I just didn’t think it was for the same reason. Unlike most of my buddies, I rarely looked forward to leave.

“First thing I’m going to do when I get home is eat some fucking real food.”

One of the soldiers behind me was talking with a couple others. His accent told me he was from around here.

“Mom’s meatloaf with mashed potatoes. Homemade gravy. Grandmama’s collard greens.”

I was guessing Grandmama was from down south. For a moment, I wondered if any of my grandparents were from the south. I’d never met any of them, and my parents sure as hell hadn’t talked about them. I didn’t even know if any of them were alive or dead. Odds said that at least one probably was still alive, but I’d always figured that if they hadn’t found me by now, I doubted I really wanted to know them.

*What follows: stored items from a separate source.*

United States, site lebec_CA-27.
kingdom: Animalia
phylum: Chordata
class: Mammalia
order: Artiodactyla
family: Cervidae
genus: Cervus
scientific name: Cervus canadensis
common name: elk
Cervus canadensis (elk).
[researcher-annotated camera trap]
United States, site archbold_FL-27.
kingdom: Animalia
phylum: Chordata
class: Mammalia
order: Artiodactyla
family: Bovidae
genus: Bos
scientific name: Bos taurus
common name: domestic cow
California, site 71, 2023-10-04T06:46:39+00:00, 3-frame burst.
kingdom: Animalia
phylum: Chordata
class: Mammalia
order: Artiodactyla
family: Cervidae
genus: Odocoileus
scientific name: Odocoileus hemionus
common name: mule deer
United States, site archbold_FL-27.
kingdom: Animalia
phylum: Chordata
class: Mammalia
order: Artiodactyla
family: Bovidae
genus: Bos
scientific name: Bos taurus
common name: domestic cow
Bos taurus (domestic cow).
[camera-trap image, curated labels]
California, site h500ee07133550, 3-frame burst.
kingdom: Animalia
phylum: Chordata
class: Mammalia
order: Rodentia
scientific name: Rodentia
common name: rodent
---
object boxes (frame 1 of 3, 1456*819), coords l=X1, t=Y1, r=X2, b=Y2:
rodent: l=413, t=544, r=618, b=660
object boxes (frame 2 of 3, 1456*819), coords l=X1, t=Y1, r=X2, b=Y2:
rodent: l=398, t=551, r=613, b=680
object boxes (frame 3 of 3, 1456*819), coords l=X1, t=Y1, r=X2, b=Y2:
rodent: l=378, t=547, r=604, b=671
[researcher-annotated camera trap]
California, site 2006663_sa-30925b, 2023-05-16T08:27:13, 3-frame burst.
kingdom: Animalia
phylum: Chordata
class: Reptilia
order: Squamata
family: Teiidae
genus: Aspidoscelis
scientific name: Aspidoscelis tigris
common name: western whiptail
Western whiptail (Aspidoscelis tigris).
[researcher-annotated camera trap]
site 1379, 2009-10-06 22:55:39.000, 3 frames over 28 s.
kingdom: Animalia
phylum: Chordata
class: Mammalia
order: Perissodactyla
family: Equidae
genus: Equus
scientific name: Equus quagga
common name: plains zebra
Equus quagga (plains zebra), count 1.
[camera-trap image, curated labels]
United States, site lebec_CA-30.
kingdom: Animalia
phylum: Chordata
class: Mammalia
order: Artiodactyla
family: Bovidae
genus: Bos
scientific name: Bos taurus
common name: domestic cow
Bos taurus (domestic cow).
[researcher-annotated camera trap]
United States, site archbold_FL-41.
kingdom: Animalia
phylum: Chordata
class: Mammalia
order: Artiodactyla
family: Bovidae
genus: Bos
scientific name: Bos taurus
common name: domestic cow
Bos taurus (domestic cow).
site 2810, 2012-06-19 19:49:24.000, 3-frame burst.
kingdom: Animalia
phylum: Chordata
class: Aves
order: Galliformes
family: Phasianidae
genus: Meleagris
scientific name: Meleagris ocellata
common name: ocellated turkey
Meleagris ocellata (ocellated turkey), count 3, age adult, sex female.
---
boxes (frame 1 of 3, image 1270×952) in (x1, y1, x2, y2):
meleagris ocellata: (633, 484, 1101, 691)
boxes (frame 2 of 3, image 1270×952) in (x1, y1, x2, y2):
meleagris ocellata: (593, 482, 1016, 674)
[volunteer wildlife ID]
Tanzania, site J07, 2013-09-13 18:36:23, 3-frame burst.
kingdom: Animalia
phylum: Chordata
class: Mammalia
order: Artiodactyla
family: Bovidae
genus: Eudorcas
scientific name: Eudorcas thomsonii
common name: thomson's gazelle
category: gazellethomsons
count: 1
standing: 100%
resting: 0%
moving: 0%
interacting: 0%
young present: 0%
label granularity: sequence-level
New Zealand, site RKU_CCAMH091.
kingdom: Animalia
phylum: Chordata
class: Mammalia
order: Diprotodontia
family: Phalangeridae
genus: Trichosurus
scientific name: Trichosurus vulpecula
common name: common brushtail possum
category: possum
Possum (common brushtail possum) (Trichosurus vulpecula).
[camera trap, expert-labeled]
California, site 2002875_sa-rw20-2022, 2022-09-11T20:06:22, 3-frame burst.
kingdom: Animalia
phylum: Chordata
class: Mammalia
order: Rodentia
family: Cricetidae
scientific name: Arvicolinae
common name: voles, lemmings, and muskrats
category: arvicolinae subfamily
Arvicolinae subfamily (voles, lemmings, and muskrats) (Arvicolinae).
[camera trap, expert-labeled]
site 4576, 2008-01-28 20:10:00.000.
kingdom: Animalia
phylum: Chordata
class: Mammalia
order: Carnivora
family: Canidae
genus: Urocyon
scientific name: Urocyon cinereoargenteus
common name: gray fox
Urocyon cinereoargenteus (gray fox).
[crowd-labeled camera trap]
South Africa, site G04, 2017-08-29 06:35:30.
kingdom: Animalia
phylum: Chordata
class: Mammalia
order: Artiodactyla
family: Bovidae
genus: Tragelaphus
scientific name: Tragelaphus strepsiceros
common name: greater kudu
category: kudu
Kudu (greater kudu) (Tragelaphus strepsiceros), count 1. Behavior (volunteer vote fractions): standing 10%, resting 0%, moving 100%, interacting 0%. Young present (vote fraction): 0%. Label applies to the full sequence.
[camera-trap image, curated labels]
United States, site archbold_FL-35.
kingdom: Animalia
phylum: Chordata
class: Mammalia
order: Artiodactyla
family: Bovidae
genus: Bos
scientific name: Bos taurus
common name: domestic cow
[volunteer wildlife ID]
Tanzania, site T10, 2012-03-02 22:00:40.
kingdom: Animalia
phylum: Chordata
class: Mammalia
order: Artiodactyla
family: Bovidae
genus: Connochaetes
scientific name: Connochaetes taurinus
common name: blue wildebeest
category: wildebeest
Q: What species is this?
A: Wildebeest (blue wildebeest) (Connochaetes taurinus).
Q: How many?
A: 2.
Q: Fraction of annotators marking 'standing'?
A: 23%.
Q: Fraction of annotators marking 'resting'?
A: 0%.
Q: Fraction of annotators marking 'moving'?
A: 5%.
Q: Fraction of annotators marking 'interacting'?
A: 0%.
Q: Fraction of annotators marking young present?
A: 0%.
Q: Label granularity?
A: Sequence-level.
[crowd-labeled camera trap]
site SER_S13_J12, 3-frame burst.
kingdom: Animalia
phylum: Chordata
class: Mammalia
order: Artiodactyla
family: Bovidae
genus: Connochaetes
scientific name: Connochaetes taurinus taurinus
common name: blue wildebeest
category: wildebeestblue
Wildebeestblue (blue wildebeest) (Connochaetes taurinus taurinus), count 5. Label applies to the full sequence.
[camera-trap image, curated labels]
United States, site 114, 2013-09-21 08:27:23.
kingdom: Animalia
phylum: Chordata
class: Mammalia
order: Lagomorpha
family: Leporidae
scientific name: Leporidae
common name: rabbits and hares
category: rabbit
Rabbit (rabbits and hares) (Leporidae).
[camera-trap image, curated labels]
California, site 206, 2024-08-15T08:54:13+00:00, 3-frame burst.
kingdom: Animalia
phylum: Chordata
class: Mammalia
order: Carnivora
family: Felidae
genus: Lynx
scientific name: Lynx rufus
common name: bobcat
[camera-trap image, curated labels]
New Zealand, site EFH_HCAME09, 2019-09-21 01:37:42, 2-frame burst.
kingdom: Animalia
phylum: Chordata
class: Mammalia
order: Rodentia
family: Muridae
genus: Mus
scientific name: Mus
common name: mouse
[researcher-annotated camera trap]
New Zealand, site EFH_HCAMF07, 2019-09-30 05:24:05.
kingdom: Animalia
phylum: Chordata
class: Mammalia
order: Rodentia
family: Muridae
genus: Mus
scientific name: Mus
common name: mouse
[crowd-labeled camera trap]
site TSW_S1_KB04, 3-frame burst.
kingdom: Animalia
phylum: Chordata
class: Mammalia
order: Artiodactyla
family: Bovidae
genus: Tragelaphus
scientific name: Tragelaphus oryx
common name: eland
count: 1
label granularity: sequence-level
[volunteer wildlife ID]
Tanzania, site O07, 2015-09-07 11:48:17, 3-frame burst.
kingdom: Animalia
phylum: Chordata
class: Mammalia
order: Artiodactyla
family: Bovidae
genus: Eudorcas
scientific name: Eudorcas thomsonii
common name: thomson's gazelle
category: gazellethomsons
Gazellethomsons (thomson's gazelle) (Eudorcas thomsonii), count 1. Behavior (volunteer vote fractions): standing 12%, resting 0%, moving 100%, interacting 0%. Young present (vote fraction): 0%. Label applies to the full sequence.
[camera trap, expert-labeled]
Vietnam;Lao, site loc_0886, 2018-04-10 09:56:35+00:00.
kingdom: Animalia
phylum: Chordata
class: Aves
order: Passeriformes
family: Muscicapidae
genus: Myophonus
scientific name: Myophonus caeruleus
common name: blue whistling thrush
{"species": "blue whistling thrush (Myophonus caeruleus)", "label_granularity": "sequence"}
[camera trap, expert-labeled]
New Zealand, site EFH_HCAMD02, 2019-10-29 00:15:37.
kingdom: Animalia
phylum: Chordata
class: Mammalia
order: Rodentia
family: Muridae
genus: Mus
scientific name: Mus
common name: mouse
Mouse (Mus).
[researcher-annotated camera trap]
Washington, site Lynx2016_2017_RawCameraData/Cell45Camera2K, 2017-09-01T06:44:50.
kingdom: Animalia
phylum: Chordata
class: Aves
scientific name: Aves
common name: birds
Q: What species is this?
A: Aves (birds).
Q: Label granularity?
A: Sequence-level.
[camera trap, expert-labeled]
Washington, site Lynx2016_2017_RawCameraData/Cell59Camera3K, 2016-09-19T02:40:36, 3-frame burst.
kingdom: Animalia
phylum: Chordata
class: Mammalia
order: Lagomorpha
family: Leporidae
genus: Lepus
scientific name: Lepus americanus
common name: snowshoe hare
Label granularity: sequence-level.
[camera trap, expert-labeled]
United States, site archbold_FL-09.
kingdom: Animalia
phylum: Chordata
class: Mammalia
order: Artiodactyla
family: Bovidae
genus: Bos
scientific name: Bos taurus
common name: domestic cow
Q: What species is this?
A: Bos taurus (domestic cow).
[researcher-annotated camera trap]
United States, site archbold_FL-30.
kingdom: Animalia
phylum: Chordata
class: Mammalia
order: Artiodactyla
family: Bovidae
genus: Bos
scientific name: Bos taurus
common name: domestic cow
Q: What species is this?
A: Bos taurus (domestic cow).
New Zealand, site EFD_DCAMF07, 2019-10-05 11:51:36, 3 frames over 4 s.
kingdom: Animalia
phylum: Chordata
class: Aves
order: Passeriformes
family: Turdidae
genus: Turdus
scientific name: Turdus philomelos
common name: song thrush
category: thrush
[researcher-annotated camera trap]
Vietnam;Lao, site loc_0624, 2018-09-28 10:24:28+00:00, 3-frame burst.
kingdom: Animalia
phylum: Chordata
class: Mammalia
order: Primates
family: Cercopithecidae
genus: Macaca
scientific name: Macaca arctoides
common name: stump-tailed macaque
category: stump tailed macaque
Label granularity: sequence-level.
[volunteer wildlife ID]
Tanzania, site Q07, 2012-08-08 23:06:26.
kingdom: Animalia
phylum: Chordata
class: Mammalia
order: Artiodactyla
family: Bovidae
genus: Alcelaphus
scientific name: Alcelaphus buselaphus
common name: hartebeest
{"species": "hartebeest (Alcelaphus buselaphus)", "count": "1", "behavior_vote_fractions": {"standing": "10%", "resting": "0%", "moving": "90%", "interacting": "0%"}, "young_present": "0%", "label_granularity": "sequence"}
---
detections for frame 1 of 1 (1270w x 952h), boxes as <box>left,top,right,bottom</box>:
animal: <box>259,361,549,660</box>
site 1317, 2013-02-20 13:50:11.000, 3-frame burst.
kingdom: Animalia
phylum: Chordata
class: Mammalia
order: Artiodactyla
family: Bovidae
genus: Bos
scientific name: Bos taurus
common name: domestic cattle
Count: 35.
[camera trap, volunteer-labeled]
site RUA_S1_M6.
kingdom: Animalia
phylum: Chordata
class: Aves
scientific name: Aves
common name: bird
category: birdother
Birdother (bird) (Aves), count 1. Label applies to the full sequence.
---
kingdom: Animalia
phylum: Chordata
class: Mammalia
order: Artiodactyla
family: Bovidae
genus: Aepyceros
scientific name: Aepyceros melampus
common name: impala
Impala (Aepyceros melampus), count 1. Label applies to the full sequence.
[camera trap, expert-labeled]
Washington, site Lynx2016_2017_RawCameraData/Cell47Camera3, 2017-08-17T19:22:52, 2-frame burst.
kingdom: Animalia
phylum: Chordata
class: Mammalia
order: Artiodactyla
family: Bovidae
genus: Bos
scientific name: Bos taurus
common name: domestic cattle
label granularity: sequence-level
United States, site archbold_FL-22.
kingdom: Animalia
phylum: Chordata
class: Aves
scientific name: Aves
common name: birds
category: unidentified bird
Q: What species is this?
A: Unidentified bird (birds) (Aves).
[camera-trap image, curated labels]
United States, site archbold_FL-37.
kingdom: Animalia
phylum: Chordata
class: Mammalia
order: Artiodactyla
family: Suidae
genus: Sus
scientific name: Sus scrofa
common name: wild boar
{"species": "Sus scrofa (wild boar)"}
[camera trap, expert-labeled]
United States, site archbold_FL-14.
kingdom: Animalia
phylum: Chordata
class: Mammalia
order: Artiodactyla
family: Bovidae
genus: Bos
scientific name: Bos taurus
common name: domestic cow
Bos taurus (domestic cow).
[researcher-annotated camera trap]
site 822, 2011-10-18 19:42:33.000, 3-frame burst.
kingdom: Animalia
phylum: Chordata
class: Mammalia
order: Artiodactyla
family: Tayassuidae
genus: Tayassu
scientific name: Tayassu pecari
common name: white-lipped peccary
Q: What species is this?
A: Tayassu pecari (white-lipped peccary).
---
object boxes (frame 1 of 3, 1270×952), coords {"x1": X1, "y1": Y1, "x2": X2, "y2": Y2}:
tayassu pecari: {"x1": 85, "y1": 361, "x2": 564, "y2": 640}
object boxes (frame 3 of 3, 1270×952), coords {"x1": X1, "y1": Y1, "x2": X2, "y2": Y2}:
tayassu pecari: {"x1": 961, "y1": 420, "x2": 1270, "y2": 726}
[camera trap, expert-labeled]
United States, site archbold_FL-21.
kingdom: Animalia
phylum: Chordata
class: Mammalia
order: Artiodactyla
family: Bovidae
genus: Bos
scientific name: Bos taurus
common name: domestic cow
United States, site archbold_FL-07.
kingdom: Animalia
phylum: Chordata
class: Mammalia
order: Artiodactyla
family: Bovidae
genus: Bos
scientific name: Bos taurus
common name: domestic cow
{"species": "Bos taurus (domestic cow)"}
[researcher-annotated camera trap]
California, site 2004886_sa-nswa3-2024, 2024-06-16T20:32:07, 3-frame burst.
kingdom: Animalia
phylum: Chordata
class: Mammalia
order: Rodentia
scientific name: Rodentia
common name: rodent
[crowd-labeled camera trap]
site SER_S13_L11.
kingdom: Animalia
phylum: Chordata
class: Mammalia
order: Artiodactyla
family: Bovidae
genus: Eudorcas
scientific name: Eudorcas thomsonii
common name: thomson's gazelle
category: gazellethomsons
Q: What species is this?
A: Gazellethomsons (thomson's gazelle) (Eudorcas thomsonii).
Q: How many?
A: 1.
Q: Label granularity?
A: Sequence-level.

“Hey, Sarge, you got a home-cooked meal waiting for you?” the soldier called up to me.

“Naw, Philly here’s an East Coast boy.” Zed tried to rub the top of my head, but I swatted his hand away. “We’re going to spend our time getting shit-faced.”

“Speak for yourself,” I said. “I’ll take one night out drinking, but I’m not going to spend Tuesday morning puking my guts out and wishing myself dead.”

Zed shrugged. “Your loss.”

“Do you have a girl in the area, Sergeant?” Another of the soldiers asked. “You don’t talk much about life outside. Family back home. A girl.” He grinned. “Or a guy. You know, since that’s no longer an issue.”

“That’s it.” Zed threw his arm around my neck and planted a loud kiss on my cheek. “You’ve found us out. Xavier Hammond and I are lovers.”

“Shut up, you ass.” I shoved him away from me, hard enough to make him nearly stumble.

I couldn’t help but join in as we all laughed. By nature – and by nurture – I was usually a serious guy, but if anyone could make me laugh, it was Zed.

“Come to think of it, sir,” the local boy said. “I’ve never seen you with a woman.”

“He’s got you there,” Zed said as he fell in step beside me again.

“Just because I don’t brag doesn’t mean I don’t get any,” I retorted. “Zed, on the other hand, shoots off his mouth so much that I’m starting to think he’s all talk and nothing else.”

“You’re just jealous that you always get the ugly friend,” he said with a grin.

“How come you’re not going home?” The soldier turned his question to Zed. “Aren’t you from somewhere around here?”

“New Mexico,” he answered easily. “But who else would keep Sarge here company if I took off. Besides.” He flashed that infuriating smile. “My mom doesn’t cook so good.”

The guys laughed again, but the local boy’s attention was on me again.

“What about your family, Sarge? Seventy-two hours could be enough time to fly out to Philly and back again.”

I saw Zed out of the corner of my eye, shaking his head at the soldier. I didn’t mind answering though. It wasn’t like it was some secret or anything. I just didn’t talk about myself or my past. Zed only knew because we’d been friends for a while.

I kept the answer simple, my eyes straight ahead. I had no problem with the truth, but that didn’t mean I liked what I had to say. “I don’t have any family.”